__QUOTED PASSAGE__
╔══

A video of the lecture is on https://www.youtube.com/watch?v=bt-ttLY5ex8 . It was as a result of Arthur Ord-Hume writing in respect to 18th century barrel organs that the tuning made one wince, and that it was intended to, that the penny dropped that Mozart should be auditioned in no less than 1/4 comma meantone. Upon doing so, his piano sonatas revealed most interesting results - it was like developing a photograph, and Mozart's Fantasias in F minor made more sense on two ranks of pipes, as written for, rather than the muscular interpretation we've all enjoyed on full organ with equal temperament.

According with and making audible Schubart's description of the character of each key, written in 1787, I wondered if we might have got the wrong end of the stick with regard to Bach's 48 preludes and fugues for well tempered clavier. The lecture includes demonstrations and those with meantone tuned organs might experiment starting in C with a plain diapason, registering the keys known to Schubart for increasing brightness, and registering the dark keys as in the lecture demonstration, with a mournful Stopped Diapason or Leiblich Gedakt. The cycle of compositions seems to make sense and to work, indicating that it might not have been written to celebrate new tuning but actually to exploit the emotional "Affekt" of each key.

Best wishes

David P
#80
I've recently completed writing a paper for a lecture about "The Colour of Tuning in Mozart's Time" and made some interesting discoveries.

The Mozart Fantasias written for Mechanical Organ are usually given an enjoyably muscular treatment in performance on the organ and no doubt we've all enjoyed them that way.

╚══

__DATA FOR ANALYSIS__
╔══

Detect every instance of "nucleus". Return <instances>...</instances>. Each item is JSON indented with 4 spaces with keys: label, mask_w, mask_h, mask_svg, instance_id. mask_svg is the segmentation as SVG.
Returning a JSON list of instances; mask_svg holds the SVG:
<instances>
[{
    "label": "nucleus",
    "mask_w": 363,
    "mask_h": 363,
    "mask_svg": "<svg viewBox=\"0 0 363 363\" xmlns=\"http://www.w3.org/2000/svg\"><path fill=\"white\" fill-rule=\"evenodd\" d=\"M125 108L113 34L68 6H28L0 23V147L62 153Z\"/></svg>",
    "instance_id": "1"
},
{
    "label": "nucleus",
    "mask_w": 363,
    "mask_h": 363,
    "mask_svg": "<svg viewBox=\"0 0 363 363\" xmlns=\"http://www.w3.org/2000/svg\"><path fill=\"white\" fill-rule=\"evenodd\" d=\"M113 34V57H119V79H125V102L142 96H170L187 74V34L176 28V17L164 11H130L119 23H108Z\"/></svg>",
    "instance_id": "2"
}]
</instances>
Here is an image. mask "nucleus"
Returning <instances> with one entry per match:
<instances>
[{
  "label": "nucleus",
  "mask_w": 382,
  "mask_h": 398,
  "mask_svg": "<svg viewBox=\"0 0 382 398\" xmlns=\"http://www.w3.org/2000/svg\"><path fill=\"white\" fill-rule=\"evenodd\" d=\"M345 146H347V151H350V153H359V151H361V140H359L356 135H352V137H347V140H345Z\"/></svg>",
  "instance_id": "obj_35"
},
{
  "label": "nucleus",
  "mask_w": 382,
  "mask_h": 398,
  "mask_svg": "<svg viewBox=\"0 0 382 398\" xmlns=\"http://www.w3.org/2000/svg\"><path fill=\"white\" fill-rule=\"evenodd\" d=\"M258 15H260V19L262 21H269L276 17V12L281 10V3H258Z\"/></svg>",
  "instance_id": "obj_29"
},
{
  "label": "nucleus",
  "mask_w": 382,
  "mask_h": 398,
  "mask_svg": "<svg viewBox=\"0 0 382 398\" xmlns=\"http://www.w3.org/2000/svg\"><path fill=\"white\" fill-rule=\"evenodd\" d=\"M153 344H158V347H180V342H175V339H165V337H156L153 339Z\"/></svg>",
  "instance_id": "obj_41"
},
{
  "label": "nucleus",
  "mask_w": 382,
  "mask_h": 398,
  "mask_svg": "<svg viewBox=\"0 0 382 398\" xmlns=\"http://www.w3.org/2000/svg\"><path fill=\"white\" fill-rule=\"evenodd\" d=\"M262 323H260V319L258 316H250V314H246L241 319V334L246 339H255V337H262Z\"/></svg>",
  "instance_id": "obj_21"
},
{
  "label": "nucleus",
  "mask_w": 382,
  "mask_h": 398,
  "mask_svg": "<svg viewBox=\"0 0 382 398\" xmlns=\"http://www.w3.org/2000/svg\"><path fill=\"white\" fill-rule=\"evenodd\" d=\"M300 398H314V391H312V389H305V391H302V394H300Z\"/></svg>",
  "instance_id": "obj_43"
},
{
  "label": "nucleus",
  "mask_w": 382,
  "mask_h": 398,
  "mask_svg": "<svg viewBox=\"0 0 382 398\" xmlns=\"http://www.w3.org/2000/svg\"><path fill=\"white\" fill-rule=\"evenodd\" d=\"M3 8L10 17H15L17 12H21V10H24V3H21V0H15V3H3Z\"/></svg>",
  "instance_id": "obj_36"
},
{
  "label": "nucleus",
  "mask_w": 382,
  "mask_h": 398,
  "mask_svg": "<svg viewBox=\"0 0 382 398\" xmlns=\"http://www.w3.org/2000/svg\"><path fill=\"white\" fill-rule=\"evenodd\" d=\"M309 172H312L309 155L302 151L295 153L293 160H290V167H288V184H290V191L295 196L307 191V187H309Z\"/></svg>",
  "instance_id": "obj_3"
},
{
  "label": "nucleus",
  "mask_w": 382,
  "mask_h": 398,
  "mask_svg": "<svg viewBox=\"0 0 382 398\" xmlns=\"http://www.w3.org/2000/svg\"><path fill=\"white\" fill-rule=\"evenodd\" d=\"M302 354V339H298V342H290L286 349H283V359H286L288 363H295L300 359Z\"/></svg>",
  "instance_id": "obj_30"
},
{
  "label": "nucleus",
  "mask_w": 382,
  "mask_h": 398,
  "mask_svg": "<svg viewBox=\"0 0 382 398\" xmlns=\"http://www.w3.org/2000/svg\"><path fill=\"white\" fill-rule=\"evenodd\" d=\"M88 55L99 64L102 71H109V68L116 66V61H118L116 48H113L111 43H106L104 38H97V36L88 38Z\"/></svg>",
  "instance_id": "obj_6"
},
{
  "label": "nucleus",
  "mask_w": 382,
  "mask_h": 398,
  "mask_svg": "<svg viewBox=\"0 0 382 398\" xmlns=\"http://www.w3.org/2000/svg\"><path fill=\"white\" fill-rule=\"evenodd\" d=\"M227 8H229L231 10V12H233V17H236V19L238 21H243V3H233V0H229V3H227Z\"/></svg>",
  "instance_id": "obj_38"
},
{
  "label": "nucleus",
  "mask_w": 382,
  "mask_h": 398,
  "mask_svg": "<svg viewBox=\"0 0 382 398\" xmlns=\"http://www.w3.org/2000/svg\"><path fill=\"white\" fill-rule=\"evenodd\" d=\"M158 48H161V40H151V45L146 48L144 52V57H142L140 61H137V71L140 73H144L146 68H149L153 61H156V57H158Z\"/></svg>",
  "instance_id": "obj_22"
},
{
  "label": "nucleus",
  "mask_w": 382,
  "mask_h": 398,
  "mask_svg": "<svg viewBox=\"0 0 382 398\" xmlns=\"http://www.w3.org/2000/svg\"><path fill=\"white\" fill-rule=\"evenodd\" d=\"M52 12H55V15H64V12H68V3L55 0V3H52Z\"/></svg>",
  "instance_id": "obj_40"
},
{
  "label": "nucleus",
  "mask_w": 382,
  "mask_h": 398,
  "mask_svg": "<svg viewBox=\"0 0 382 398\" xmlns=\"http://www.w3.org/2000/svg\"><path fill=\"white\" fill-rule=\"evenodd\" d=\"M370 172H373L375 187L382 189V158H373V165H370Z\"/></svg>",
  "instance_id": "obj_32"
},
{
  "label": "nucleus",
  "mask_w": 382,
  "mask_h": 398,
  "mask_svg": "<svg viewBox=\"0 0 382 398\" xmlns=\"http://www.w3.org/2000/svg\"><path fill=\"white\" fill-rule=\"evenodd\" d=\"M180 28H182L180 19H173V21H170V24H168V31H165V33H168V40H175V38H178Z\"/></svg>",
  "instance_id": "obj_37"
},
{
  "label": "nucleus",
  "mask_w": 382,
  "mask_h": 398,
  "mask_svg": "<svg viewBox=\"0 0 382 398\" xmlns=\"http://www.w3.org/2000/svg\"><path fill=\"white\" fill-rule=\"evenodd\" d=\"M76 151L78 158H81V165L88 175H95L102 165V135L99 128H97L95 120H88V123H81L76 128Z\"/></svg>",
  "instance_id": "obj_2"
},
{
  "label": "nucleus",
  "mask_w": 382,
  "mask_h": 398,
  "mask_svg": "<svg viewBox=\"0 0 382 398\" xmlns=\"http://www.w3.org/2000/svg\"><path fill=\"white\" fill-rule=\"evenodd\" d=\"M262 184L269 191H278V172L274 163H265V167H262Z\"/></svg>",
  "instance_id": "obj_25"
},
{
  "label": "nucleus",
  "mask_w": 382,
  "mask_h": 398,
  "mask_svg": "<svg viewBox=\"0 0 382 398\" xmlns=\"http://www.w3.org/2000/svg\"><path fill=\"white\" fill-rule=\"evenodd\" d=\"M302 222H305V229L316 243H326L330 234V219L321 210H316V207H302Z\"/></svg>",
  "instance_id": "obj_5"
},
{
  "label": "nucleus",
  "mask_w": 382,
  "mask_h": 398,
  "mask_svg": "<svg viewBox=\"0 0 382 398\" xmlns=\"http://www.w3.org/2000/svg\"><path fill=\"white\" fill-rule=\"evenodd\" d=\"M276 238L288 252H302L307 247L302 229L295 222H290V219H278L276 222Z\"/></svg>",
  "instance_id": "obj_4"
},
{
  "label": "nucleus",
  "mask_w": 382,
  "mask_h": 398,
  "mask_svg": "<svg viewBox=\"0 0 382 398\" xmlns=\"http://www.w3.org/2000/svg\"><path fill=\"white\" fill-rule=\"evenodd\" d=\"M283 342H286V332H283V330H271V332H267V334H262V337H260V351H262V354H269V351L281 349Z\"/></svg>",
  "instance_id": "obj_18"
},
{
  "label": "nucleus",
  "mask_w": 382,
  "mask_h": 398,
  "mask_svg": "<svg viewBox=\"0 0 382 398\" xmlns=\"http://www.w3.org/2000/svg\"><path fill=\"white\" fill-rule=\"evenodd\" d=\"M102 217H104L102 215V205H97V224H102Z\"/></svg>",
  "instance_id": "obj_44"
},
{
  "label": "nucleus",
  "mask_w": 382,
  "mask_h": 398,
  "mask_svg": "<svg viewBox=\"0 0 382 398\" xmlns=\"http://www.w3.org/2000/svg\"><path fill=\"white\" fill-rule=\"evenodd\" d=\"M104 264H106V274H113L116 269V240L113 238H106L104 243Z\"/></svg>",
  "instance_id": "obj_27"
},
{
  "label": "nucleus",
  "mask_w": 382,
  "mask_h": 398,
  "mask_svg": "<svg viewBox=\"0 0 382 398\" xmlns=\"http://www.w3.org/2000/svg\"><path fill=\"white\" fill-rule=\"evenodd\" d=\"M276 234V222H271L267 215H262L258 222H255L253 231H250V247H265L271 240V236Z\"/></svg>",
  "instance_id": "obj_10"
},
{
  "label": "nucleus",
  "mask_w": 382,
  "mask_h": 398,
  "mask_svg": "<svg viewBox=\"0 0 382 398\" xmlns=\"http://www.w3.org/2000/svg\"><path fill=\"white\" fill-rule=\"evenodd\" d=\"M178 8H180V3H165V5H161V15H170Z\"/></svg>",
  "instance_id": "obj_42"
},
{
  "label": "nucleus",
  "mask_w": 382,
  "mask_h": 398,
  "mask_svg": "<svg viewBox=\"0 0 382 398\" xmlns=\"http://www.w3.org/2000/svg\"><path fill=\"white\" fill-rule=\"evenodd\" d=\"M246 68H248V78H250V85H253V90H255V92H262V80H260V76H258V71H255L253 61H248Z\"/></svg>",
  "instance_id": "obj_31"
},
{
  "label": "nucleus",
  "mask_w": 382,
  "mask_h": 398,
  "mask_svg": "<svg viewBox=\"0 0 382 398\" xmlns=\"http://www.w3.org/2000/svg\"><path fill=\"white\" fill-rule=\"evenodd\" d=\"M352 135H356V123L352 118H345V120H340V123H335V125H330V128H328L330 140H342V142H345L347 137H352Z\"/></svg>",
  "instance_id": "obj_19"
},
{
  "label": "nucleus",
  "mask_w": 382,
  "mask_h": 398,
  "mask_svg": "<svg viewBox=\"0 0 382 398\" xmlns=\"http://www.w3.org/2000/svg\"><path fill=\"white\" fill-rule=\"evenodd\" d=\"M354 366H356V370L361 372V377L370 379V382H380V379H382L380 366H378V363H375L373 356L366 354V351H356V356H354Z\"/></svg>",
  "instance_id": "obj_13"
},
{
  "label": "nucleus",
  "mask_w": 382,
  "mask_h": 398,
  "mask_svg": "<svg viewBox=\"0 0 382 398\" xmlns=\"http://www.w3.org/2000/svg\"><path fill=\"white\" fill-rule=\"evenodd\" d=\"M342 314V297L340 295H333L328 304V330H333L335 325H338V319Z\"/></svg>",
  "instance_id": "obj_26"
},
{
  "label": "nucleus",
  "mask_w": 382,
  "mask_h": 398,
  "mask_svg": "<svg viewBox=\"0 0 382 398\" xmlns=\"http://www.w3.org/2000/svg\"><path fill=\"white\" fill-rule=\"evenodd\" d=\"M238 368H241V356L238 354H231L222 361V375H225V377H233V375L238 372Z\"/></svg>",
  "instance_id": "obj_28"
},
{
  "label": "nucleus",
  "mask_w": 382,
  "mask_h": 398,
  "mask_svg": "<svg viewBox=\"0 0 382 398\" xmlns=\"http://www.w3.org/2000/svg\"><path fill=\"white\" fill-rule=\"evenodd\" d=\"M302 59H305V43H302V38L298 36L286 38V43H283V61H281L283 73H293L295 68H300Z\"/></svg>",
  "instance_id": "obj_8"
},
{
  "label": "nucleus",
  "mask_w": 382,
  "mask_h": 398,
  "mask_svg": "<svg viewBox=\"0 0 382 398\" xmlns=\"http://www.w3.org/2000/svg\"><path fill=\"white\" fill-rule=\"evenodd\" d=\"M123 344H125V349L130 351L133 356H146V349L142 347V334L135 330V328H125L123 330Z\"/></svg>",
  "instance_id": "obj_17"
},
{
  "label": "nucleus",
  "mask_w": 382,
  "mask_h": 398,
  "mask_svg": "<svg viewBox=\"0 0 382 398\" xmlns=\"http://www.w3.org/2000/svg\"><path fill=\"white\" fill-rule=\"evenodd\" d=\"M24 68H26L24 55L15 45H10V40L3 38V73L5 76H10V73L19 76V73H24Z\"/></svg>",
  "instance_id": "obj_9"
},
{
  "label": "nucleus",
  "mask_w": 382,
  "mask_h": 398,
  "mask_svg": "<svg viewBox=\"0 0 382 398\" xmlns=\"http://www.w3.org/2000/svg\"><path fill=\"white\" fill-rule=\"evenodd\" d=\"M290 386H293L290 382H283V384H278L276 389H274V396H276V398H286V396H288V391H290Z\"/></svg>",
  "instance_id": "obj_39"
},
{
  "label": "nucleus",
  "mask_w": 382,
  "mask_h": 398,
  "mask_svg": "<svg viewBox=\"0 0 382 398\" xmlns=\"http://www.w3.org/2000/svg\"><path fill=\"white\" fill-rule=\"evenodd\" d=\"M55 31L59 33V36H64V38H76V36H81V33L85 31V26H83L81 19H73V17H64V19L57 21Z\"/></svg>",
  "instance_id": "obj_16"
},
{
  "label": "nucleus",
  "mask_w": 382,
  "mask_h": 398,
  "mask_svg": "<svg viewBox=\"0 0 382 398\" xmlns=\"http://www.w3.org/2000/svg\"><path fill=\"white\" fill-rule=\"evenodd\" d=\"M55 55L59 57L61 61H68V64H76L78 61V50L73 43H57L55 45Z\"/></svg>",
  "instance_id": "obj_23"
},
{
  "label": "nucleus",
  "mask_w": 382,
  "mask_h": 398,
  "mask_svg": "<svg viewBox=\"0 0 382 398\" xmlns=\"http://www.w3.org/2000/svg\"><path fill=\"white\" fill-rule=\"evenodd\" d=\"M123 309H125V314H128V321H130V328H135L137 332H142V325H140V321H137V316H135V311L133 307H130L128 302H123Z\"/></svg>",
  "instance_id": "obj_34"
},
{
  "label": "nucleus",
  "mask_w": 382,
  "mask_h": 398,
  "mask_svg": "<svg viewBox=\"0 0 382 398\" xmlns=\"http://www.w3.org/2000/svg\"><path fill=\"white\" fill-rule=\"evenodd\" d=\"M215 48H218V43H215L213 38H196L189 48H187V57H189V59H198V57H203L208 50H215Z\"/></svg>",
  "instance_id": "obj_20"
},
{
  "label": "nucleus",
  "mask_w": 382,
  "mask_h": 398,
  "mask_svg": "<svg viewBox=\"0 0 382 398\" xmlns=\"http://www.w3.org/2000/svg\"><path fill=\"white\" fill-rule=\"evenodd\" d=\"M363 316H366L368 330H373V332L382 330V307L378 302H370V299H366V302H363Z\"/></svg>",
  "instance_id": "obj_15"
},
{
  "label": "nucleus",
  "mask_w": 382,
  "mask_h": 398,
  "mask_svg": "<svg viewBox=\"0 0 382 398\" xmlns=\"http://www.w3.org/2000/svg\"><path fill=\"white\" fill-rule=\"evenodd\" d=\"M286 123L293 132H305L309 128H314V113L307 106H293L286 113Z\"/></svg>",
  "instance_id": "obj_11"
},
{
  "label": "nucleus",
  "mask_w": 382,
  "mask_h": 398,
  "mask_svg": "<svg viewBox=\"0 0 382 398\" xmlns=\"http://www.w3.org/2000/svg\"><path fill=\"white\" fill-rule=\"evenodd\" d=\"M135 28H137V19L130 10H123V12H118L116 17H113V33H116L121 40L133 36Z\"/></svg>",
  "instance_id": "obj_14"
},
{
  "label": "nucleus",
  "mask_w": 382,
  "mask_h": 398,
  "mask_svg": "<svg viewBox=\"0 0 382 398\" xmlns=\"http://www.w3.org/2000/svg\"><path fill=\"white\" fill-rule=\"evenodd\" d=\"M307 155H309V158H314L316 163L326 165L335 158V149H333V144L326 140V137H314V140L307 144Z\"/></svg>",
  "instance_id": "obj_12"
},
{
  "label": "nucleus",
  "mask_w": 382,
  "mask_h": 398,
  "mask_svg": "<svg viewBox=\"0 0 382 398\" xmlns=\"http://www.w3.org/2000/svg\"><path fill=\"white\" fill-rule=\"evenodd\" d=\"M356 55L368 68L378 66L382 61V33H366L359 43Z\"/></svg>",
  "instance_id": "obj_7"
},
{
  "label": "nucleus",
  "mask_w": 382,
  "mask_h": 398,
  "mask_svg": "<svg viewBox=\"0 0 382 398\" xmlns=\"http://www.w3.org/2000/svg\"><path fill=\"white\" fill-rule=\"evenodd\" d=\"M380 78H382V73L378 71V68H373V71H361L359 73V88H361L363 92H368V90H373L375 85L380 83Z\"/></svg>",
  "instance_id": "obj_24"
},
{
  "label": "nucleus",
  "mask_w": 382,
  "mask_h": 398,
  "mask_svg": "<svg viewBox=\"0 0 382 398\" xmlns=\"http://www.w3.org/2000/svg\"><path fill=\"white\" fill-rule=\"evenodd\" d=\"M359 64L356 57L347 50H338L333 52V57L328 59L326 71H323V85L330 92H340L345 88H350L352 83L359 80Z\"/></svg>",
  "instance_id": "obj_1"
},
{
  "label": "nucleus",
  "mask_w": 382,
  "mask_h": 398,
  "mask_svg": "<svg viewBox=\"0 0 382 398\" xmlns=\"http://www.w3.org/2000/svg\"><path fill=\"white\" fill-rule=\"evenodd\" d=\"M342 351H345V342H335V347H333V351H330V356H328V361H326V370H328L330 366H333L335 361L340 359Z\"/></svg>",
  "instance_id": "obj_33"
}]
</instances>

╚══

__PROMPT__
Continue the forum post on tuning in Mozart's time from its last sentence.

__ANSWER AREA__
However, they were actually written in F minor, as most things of the period were written in F minor, on the subject of death, death of a Hero. He'd been valiant in the Battle of Belgrade and an art installation was created to commemorate his death and life, rather in the nature of what one might see at the Tate Modern. He was to be seen encased in a glass coffin, surrounded by mirrors asking for our reflection upon the scene, a mourning Turkish woman and guards, mournful, standing to attention. Surmounted by a clock, the inevitable issues of time were to come to mind, eternity, truncation of life, marching on of events, of soldiers marching.

How much of this scene does a conventional interpretation evoke, or rather if you can imagine the scene, how would a conventional interpretation add to the melancholy and to the reflection upon the sight before you?

The secret was in the tuning of the organ pipes to Meantone. Only then could the F minor evoke all the passions of
QuoteDeep depression, funereal lament, groans of misery and longing for the grave
https://www.wmich.edu/mus-theo/courses/keys.html documented by Schubart in 1787.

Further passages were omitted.